About this exercise
Would you transcribe exactly the lines from the beginning of the records below through the line with "mercadona - España", both included, omitting the pictures?

Entries provided
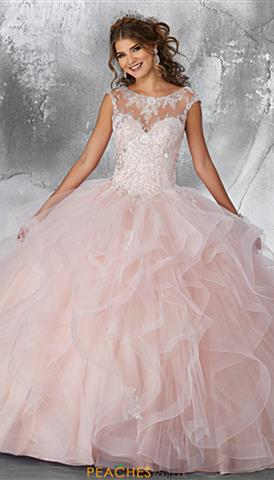 a49b24f878392 Sweet Sixteen Dresses | Peaches Boutique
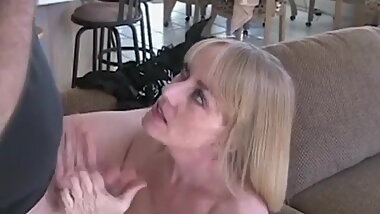 Granny Likes Big Hard Cock To Suck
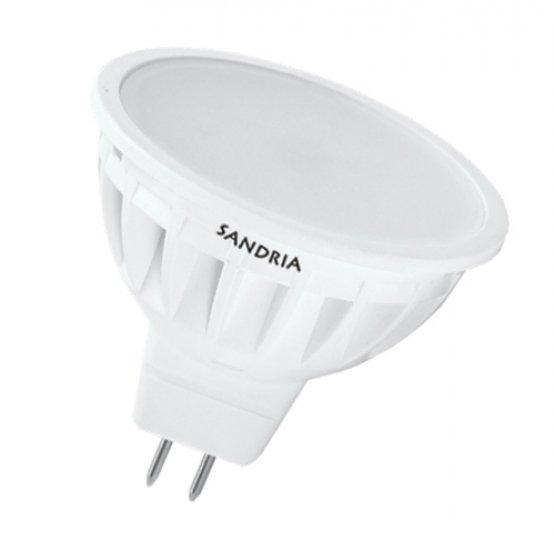 SANDRIA S1338 led žárovka MR16 4.5W Teplá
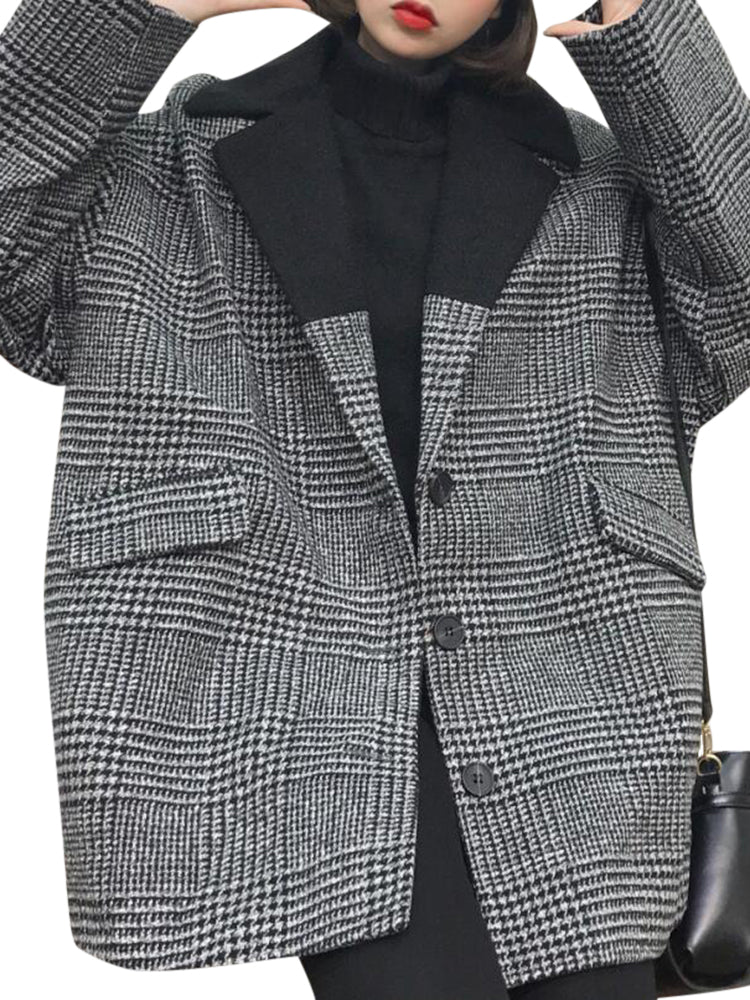 Loose Women Long Sleeve Button Patchwork Houndstooth Tweed Wool Blazer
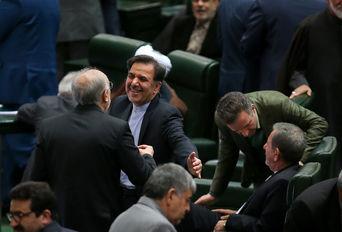 استیضاح وزیر راه و شهرسازی در مجلس شورای اسلامی - ۲
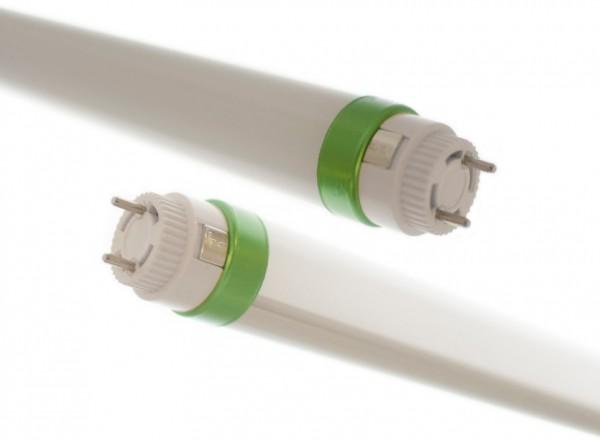 Industrial Line LED Röhre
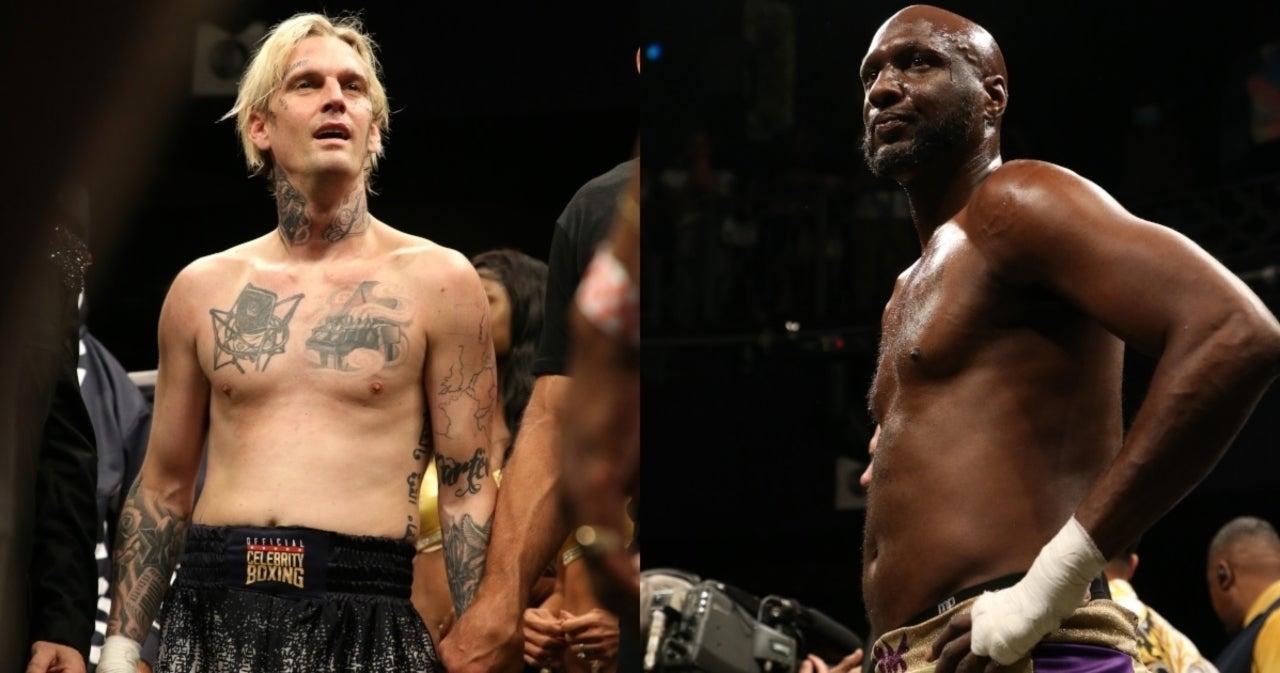 Watch: Lamar Odom KOs Aaron Carter in Dominant Celebrity Boxing Match.jpg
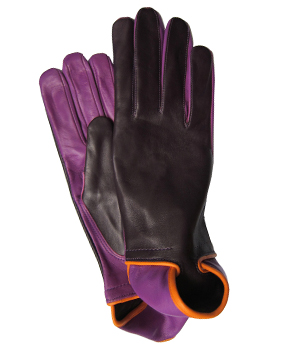 Thomasine-Gloves-ISTANBUL PRUNE-VIOLET-ORANGE-The-Partners-In-Crime-by-Sarvenaz-Dezvareh.jpg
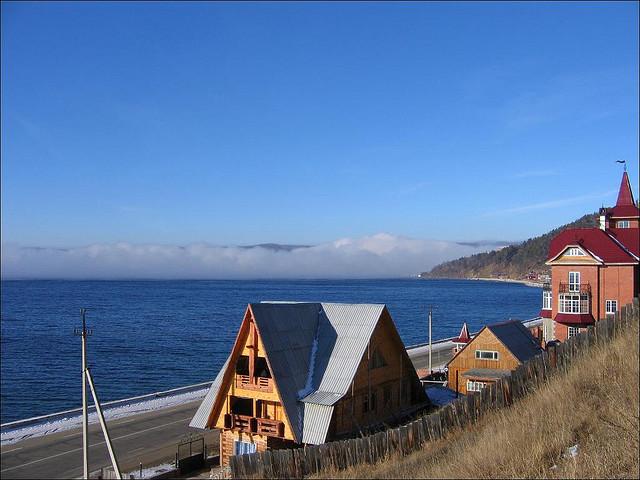Orillas del Lago Baikal.
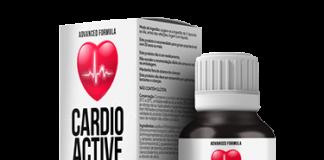 CardioActive gotas - opiniones, foro, precio, ingredientes, donde comprar, mercadona - España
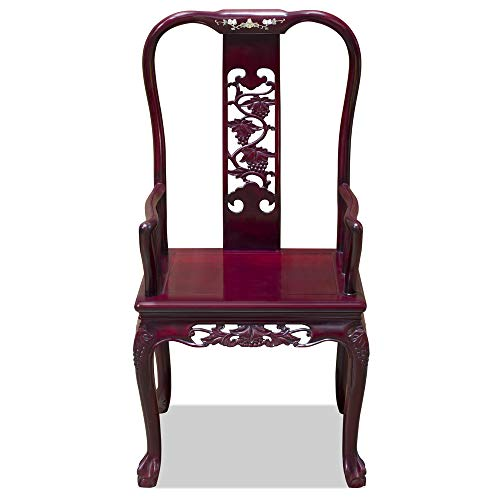 China Furniture Online Rosewood Arm Chair, Hand Carved Grape Vine Motif in Dark Cherry Finish ()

Exercise solution
 a49b24f878392 Sweet Sixteen Dresses | Peaches Boutique
 Granny Likes Big Hard Cock To Suck
 SANDRIA S1338 led žárovka MR16 4.5W Teplá
 Loose Women Long Sleeve Button Patchwork Houndstooth Tweed Wool Blazer
 استیضاح وزیر راه و شهرسازی در مجلس شورای اسلامی - ۲
 Industrial Line LED Röhre
 Watch: Lamar Odom KOs Aaron Carter in Dominant Celebrity Boxing Match.jpg
 Thomasine-Gloves-ISTANBUL PRUNE-VIOLET-ORANGE-The-Partners-In-Crime-by-Sarvenaz-Dezvareh.jpg
Orillas del Lago Baikal.
 CardioActive gotas - opiniones, foro, precio, ingredientes, donde comprar, mercadona - España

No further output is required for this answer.